Dr. Fisher agrees that oil drilled near previous wells should be subject to a lower tax.
Mr. Hammond and Oklahoma Gov. George Nigh would like to see the entire issue of oil taxes reopened. And if the windfall profits tax can't be abated in any other way, they propose a federal tax credit to the oil companies on a portion of that tax.
On natural gas, Oklahoma would like to see a faster decontrol of prices than is occurring under current federal law.
Up north in the states that consume Southern energy, "we tend to be fairly suspicious of efforts to water down the windfall profits tax," says Thomas Cochran, director of the Northeast/Midwest Institute, a nonprofit organization that analyzes the impact of federal policies on those regions. "The incentives [to companies to drill for oil] are huge already" due to rising world oil prices , he says.
"Outside of our region, there's going to be a great deal of opposition to the recommendations we're coming up with," says Art Wacaster, who does the staff work for the energy task force of the Southern Growth Policies Board's Commission on the Future of the South. The board is a nonprofit research organization sponsored by most of the Southern states.
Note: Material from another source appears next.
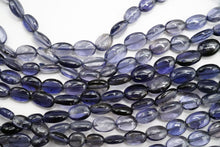 Load image into Gallery viewer, アイオライト 15cm スムースオーバル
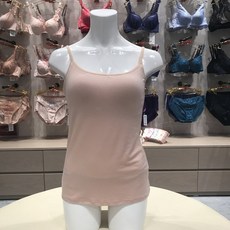 트라이엄프런닝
Hammons is the energy task force chairman.
Regarding oil oil fields that could support new wells, Hammons says: "We know the oil is there. It can be recovered very rapidly." But the high windfall profits tax is discouraging more rapid exploration of old fields, he says.
Increased oil and gas prices have pushed drilling in Oklahoma to an all-time high in 1980, admits one state official.And some of the new drilling is in previously drilled fields.
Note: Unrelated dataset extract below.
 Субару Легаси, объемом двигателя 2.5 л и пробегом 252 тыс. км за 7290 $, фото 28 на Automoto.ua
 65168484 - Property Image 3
But some activity in old fields is "tantamount to wildcat drilling," says Dr. Fisher. The oil left in the ground near an existing rig may be in a separate compartment from that previously pumped out, he says. Strategic drilling and a variety of unconventional methods are often required for further exploiting an old oil field, he explains.
Only about 40 percent of the oil is recovered from a reservoir by initial drilling, he says. Some oil can never be profitably extracted. But "about half" the potential recoverable oil remains after initial drilling, Fisher says.
Given the uncertainties of recovering such oil, it should be taxed at a lower rate, he says, to encourage exploration for it.
Whether a new Congress and a new administration will go along with such a proposal remains to be seen.
Some of the other Southern energy proposals being developed by experts for the Commission on the Future of the South include:
* State tax incentives to encourage more use of wood as an industrial fuel.The prime source would be the wood left from logging operations, currently considered uneconomical to use, Mr. Wacaster says.
* Make construction of passive solar features in homes eligible for federal subsidy.
* Make greater use of existing old dams for generating electric power by exempting such projects from many state environmental restrictions. ("I think an environmental review is necessary, but I don't think it should take a year," Wacaster says.)
The commission's energy and other reports will be completed soon and made public in February.